● **REQUIREMENT**:
Please select every line below that contains the string "sleeve", and copy each one out in full.

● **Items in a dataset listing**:

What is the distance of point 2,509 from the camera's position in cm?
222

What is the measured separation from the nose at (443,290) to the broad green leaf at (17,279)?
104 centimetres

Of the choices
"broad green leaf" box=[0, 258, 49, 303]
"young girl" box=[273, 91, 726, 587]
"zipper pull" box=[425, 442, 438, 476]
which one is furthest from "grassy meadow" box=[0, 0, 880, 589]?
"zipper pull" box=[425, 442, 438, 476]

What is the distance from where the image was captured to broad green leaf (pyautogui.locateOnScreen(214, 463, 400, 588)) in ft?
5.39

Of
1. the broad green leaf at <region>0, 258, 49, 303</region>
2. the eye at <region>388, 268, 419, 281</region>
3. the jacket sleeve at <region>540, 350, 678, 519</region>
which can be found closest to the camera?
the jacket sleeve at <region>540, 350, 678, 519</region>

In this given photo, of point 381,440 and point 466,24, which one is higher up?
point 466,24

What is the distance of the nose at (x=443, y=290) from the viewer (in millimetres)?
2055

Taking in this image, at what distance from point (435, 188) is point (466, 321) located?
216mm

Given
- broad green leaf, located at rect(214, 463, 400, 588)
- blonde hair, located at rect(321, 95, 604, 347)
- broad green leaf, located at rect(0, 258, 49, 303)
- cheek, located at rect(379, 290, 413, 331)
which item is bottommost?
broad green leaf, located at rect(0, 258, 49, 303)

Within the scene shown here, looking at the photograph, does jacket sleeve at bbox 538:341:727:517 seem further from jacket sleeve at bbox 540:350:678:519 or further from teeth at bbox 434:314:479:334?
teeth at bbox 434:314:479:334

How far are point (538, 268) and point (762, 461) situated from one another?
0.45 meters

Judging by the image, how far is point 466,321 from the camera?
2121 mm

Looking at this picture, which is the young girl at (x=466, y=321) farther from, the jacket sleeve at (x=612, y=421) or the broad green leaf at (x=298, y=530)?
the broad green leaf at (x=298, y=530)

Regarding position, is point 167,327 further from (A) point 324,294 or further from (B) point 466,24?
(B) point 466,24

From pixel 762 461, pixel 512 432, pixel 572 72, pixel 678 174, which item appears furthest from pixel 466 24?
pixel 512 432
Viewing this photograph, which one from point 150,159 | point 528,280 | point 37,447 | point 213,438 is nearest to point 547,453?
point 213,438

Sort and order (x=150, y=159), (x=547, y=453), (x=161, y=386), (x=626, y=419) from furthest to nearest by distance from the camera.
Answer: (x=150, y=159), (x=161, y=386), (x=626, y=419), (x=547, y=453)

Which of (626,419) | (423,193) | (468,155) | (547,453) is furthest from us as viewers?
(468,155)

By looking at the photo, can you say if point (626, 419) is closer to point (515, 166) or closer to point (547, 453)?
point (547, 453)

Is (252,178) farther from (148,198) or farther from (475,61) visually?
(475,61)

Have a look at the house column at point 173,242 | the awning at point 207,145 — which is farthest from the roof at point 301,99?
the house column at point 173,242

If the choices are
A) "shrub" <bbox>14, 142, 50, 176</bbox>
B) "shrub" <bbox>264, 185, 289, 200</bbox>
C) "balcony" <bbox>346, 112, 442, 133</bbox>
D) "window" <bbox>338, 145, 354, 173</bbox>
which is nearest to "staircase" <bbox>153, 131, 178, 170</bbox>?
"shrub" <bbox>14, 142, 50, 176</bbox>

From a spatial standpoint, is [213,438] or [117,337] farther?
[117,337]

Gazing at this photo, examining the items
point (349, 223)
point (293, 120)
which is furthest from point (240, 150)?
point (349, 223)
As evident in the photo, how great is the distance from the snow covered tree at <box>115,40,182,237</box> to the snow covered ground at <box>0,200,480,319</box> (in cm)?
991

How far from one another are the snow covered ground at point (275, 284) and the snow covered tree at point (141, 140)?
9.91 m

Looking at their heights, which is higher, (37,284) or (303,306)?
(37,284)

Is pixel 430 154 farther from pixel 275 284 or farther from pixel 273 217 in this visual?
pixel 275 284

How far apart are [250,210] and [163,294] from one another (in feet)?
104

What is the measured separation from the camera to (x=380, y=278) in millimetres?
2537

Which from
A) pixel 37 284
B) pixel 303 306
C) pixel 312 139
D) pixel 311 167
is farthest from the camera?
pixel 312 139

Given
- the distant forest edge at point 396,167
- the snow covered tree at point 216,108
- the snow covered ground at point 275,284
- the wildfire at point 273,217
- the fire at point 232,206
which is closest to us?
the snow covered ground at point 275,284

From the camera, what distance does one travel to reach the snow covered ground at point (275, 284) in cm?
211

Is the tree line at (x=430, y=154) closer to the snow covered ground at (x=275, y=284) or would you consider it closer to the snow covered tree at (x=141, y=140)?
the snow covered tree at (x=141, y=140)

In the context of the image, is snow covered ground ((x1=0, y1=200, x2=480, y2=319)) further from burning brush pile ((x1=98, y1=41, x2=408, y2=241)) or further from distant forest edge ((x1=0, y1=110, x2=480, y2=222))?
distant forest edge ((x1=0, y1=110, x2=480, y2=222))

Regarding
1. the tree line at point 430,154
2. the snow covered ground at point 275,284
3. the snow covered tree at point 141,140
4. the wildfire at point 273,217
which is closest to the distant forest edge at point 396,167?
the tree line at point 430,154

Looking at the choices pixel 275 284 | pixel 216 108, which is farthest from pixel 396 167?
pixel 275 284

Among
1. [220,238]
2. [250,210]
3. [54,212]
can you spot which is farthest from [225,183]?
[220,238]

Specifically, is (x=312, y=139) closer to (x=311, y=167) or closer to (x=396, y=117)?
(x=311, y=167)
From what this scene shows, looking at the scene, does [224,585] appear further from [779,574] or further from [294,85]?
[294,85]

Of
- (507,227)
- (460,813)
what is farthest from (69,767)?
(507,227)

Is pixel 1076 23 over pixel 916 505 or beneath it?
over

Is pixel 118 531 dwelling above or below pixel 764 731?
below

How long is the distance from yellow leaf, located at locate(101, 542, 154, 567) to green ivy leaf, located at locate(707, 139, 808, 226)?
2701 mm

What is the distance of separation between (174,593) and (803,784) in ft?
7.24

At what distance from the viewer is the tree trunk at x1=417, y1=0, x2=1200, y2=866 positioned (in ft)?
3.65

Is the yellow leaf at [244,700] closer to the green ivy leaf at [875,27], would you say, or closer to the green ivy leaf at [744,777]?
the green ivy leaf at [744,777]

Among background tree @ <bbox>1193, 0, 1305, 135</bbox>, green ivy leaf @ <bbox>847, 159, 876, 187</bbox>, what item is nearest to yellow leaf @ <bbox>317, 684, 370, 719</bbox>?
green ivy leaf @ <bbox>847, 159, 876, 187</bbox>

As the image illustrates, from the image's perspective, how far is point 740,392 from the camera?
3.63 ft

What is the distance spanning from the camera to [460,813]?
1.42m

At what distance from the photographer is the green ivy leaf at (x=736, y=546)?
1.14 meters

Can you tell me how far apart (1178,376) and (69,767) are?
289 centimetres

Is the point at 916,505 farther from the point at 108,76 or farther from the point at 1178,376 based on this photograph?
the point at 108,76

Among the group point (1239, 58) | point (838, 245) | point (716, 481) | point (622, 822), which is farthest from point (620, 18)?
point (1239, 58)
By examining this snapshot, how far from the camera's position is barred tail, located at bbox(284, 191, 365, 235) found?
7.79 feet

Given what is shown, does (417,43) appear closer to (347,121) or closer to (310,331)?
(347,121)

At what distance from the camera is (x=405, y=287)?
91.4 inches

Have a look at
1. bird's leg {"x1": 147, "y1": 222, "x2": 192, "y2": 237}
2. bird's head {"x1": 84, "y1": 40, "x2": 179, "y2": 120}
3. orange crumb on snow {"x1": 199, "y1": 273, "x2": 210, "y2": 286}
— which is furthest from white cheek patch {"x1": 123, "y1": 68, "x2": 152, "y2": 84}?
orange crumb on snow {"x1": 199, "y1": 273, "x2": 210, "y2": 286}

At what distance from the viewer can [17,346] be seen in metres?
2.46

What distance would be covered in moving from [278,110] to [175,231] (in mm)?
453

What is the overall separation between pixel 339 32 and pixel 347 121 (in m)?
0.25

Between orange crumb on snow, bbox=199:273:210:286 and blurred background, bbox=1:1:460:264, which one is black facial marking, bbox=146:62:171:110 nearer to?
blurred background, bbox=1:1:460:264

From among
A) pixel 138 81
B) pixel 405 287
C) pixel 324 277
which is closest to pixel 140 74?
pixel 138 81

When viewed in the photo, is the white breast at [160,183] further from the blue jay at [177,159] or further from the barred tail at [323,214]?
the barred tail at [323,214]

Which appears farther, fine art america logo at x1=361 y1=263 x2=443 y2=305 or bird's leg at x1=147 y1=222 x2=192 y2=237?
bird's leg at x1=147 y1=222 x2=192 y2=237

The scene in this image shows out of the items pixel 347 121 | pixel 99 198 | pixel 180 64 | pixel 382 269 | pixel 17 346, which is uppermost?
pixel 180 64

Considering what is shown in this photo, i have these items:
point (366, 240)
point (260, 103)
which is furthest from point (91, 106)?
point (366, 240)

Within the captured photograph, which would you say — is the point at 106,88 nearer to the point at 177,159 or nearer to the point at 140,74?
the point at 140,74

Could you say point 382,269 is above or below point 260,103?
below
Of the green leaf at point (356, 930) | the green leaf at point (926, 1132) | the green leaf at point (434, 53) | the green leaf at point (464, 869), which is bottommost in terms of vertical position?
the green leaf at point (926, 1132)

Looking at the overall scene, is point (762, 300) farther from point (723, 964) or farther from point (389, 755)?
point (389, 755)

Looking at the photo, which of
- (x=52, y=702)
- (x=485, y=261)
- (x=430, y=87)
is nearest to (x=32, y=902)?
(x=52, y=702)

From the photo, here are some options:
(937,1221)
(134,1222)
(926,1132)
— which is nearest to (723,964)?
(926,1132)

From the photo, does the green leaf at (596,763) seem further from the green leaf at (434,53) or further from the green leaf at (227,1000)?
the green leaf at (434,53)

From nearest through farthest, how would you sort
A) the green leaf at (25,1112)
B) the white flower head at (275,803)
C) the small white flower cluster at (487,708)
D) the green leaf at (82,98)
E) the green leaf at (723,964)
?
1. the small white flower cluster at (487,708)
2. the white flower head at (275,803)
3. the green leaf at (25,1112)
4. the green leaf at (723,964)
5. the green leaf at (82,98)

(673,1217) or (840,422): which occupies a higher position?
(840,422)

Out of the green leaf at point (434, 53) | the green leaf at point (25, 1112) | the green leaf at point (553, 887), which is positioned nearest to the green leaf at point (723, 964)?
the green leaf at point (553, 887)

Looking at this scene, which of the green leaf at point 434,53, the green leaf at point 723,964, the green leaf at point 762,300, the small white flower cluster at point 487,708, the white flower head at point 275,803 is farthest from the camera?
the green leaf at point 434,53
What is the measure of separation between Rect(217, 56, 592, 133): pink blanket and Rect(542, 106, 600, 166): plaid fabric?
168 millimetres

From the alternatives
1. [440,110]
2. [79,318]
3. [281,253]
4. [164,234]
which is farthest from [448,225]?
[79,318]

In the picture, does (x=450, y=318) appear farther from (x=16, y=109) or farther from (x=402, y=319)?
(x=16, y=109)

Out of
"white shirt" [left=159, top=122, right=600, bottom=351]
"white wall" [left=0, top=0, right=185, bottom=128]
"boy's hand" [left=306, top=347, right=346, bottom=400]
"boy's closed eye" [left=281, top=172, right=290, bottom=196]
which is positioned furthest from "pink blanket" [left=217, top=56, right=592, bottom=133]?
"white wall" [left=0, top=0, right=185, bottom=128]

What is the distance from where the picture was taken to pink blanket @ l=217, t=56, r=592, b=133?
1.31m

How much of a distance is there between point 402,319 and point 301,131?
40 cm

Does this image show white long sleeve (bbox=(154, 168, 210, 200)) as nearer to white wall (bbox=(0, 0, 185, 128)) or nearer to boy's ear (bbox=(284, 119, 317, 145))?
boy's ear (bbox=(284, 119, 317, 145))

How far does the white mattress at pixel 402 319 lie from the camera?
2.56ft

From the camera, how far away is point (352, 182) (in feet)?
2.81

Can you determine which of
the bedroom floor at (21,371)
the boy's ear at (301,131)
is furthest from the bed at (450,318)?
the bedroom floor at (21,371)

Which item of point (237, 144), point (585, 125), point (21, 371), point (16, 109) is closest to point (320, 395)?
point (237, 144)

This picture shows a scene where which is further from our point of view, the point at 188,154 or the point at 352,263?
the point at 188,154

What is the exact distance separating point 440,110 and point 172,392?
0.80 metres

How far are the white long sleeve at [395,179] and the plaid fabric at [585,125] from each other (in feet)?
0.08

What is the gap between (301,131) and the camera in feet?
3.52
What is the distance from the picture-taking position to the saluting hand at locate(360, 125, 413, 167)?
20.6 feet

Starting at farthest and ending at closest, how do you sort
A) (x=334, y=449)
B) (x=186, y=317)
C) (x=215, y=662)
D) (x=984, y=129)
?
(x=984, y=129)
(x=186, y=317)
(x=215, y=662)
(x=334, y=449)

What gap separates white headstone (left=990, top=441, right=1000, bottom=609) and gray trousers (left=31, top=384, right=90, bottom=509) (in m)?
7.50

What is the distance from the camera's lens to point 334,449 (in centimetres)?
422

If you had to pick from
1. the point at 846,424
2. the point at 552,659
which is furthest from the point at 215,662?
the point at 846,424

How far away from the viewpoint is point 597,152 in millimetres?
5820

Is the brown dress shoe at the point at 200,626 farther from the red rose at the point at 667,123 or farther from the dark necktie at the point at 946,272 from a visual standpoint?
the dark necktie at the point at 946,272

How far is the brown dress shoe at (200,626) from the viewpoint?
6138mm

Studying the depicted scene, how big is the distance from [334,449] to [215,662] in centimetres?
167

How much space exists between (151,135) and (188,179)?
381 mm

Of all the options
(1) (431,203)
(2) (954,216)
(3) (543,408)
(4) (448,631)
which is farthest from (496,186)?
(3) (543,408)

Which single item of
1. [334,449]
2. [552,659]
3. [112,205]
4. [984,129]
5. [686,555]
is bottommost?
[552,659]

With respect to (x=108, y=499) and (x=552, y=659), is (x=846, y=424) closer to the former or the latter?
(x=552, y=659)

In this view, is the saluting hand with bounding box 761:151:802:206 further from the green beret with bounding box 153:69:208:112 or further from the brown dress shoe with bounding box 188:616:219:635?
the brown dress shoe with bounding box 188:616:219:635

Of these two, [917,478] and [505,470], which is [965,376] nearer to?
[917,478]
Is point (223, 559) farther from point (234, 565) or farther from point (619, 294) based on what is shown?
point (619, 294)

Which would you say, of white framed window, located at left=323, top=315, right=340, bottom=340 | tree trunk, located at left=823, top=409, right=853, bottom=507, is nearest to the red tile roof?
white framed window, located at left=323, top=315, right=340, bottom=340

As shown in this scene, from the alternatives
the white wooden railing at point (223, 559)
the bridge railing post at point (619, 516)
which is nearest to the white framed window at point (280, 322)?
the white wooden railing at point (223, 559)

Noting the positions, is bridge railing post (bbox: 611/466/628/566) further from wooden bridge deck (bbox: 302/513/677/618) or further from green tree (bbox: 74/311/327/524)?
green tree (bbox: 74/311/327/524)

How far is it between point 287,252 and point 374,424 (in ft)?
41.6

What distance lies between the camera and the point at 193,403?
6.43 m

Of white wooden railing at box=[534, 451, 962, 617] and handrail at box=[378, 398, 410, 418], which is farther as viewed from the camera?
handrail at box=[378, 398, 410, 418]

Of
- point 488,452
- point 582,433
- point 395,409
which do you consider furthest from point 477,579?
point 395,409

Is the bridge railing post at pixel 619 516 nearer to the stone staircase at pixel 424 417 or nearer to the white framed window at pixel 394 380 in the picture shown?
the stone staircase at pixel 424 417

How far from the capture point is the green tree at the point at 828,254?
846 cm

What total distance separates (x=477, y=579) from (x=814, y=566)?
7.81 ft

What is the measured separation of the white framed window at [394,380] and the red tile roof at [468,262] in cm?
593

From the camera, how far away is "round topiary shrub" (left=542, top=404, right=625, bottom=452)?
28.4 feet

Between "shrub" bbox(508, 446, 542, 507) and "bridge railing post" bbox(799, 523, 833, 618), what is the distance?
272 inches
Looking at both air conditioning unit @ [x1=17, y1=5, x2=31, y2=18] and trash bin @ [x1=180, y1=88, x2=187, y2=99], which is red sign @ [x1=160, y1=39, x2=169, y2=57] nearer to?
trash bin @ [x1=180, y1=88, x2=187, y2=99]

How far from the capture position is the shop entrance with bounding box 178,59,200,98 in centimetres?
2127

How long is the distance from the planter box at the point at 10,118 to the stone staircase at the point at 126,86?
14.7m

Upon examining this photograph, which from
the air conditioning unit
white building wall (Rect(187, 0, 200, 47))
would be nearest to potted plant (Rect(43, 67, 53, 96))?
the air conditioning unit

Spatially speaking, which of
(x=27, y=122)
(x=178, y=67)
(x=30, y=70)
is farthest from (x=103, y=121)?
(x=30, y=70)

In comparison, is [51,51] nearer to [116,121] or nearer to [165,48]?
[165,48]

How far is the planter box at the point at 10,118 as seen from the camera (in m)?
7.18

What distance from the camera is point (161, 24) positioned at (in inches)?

● **ANSWER**:
3. the jacket sleeve at <region>540, 350, 678, 519</region>
the jacket sleeve at <region>540, 350, 678, 519</region>
Within the scene shown here, looking at the photograph, does jacket sleeve at bbox 538:341:727:517 seem further from jacket sleeve at bbox 540:350:678:519 or further from teeth at bbox 434:314:479:334?
Looking at this picture, which is the young girl at (x=466, y=321) farther from, the jacket sleeve at (x=612, y=421) or the broad green leaf at (x=298, y=530)?
Does this image show white long sleeve (bbox=(154, 168, 210, 200)) as nearer to white wall (bbox=(0, 0, 185, 128)) or nearer to boy's ear (bbox=(284, 119, 317, 145))?
How far are the white long sleeve at [395,179] and the plaid fabric at [585,125] from each other (in feet)?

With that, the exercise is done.